Brad Absher and the Superials, Tulsa Tea. Swampy Southern soul permeates this eighth CD from singer and guitarist Brad Absher, which may or may not have been recorded live in the studio but sure sounds as if it was. The rather brief (29:13) album, which features a generous dose of horns and organs, includes a cover of the Iguanas’ “So Tired” plus seven excellent Absher originals. All of them underscore his contention that he wears his heart on his sleeve. Highlights include “So Tired” and “Neutral Ground,” both of which focus on the challenges romantic partners face; “Goodbye for Now,” which the singer wrote about his only child, who died in 2016 at age 24; and the album-closing “Turn It Up,” where Absher duets with guest vocalist Briana Wright.

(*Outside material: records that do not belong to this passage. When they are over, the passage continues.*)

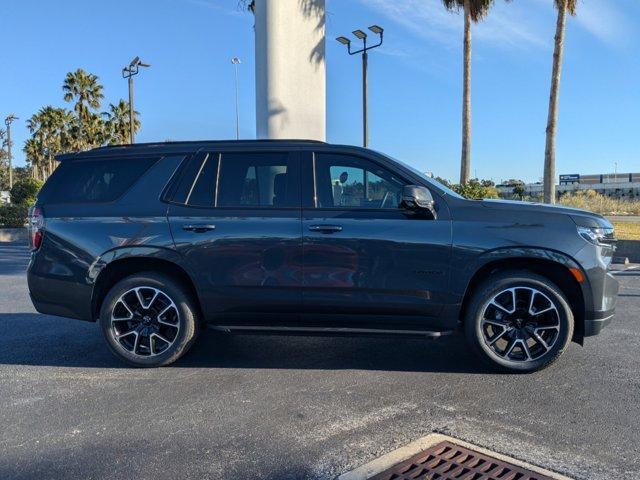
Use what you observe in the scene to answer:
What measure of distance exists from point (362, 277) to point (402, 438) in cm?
144

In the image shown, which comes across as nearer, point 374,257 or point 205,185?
point 374,257

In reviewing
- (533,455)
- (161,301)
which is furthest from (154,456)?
Answer: (533,455)

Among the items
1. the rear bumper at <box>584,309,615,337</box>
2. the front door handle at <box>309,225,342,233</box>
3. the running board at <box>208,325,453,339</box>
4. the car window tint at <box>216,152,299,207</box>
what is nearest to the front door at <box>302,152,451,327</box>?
the front door handle at <box>309,225,342,233</box>

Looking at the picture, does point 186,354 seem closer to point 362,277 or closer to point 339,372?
point 339,372

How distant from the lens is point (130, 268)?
4.77 metres

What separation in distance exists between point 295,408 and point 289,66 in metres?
7.28

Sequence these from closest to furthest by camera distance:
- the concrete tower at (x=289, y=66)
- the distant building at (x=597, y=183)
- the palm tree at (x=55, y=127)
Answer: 1. the concrete tower at (x=289, y=66)
2. the palm tree at (x=55, y=127)
3. the distant building at (x=597, y=183)

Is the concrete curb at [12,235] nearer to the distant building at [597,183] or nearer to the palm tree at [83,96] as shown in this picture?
the palm tree at [83,96]

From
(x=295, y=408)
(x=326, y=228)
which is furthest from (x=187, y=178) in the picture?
(x=295, y=408)

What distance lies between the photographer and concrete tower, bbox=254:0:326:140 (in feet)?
31.3

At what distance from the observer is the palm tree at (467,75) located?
19.1m

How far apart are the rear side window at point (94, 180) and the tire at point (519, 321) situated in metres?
3.13

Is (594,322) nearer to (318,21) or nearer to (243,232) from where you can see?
(243,232)

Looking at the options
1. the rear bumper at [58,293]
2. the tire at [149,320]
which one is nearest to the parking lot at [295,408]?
the tire at [149,320]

David Newbould, Power Up!. You know the adage that has been applied to various locales and advises, “if you don’t like the weather, just wait a few minutes”? Well, if you don’t like what you’re hearing on this fourth full-length studio album by roots rocker David Newbould, you should do the same, because the next song is likely to deliver something completely different. The 11-track program makes room for everything from funky guitar-based rockers (the title cut and “Last Letter”) to a Crystal Gayle cover (“Ready for the Times to Get Better,” which features violinist Kristin Weber) to a bluesy folk tribute to the late, great John Prine (the charming “Home Depot Glasses”). The album is well worth the ride but fasten your seat belt because it could get bumpy.
Michael Martin Murphey and Ryan Murphey, Road Beyond the View. Singer-songwriter Michael Martin Murphy—best known for such songs as “Geronimo’s Cadillac” and “Wildfire”—released his debut album in 1972. Half a century later, he’s still exploring fresh territory. Road Beyond the View finds him collaborating in both songwriting and performance with his son Ryan, who first joined his father on stage when he was three. The consistently excellent album is less country-oriented than most of Murphey’s past efforts; instead, it features lots of wonderful jazz-inflected virtuoso guitar as well as Latin-influenced tracks like “La Plaza” that would seem at home alongside a samba.
Rod Picott, Paper Hearts and Broken Arrows. Rod Picott’s powerful, weathered vocals combine with appropriately spare instrumentation and evocative story songs to make this Neilson Hubbard–produced collection a standout. Picott smiles in the photo on page one of the accompanying lyrics booklet, but his somber expression on the CD cover picture is more indicative of the material within. In “Lover,” for example, he sings that “I know most of my best is behind me [and] I’ve been without love for so long,” while the protagonist of “Valentine’s Day” “spends the holiday alone, “no one’s hand in my hand.” You’ll also find a song about the sad life of boxer Sonny Liston and another that references the tragic death of singer Marvin Gaye. But don’t let such bleakness keep you away. Hope mingles with sorrow throughout, and Picott’s melodies and vocals deliver beauty alongside the melancholy.